Parent delegation takes case to Morinville council

By Stephen Dafoe

Morinville – A delegation of Morinville parents requesting the Greater St. Albert Catholic Regional Division (GSACRD) to follow the general provincial curriculum in Morinville schools rather than the Catholic separate curriculum brought their case to Morinville Town Council Tuesday night. The delegation, led by group spokesperson Donna Hunter, presented their case in an eight-minute address to Mayor and council, outlining not only their concerns as parents but what they feel should be the concerns of council.

Hunter informed council that her group had met with GSACRD school trustees Dec. 13 and came away with the feeling the board felt a 148-year history of Catholic education in the area took precedence over Canadian law.

“Our school board informed us in writing that Morinville families are to accept a fully-permeated Catholic education or to get an education somewhere else,” Hunter told council. “We wanted our children to be part of this community, to play together in the town parks, walk together on the town trails and go to neighbourhood schools. We are encouraging our residents to shop local but not educate local.”

**TASKS:**
1. Answer these questions using the article on the Morinville parent delegation:
(a) How long was the address the delegation gave to Mayor and council?
(b) On what date did the group meet with GSACRD school trustees?
(c) How many years of Catholic education in the area did the board's view rest on, according to Hunter?
2. Transcribe the article on the Morinville parent delegation word for word, from "Morinville – A" up to and including "over Canadian law.".

**DATASET CONTENT:**
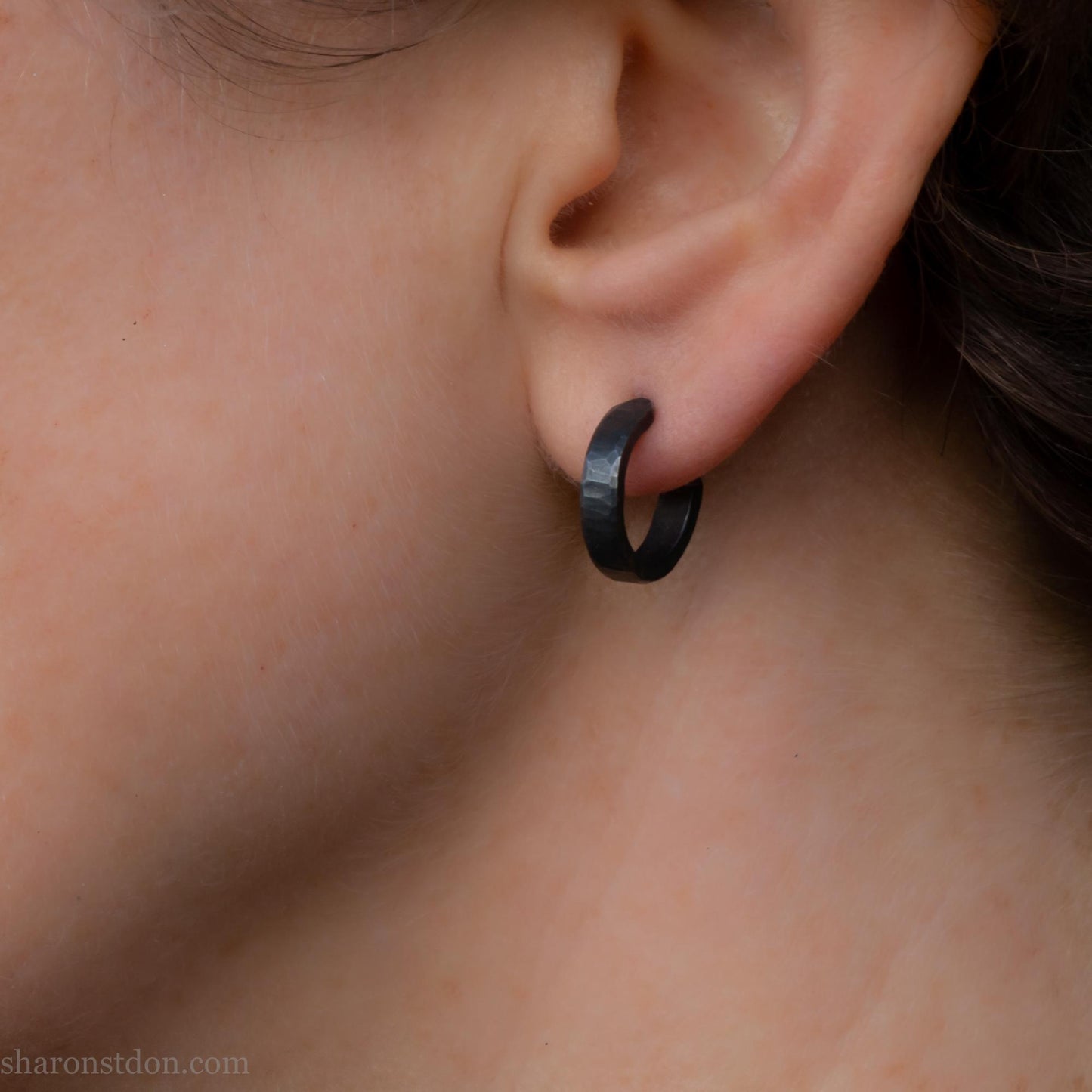 Close up photo of a person wearing oxidized black, handcrafted 14mm x 3mm hammered solid sterling silver hoop earrings.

**RESPONSES PER TASK:**
1.
(a) Eight minutes.
(b) Dec. 13.
(c) 148 years.

2.
Morinville – A delegation of Morinville parents requesting the Greater St. Albert Catholic Regional Division (GSACRD) to follow the general provincial curriculum in Morinville schools rather than the Catholic separate curriculum brought their case to Morinville Town Council Tuesday night. The delegation, led by group spokesperson Donna Hunter, presented their case in an eight-minute address to Mayor and council, outlining not only their concerns as parents but what they feel should be the concerns of council.

Hunter informed council that her group had met with GSACRD school trustees Dec. 13 and came away with the feeling the board felt a 148-year history of Catholic education in the area took precedence over Canadian law.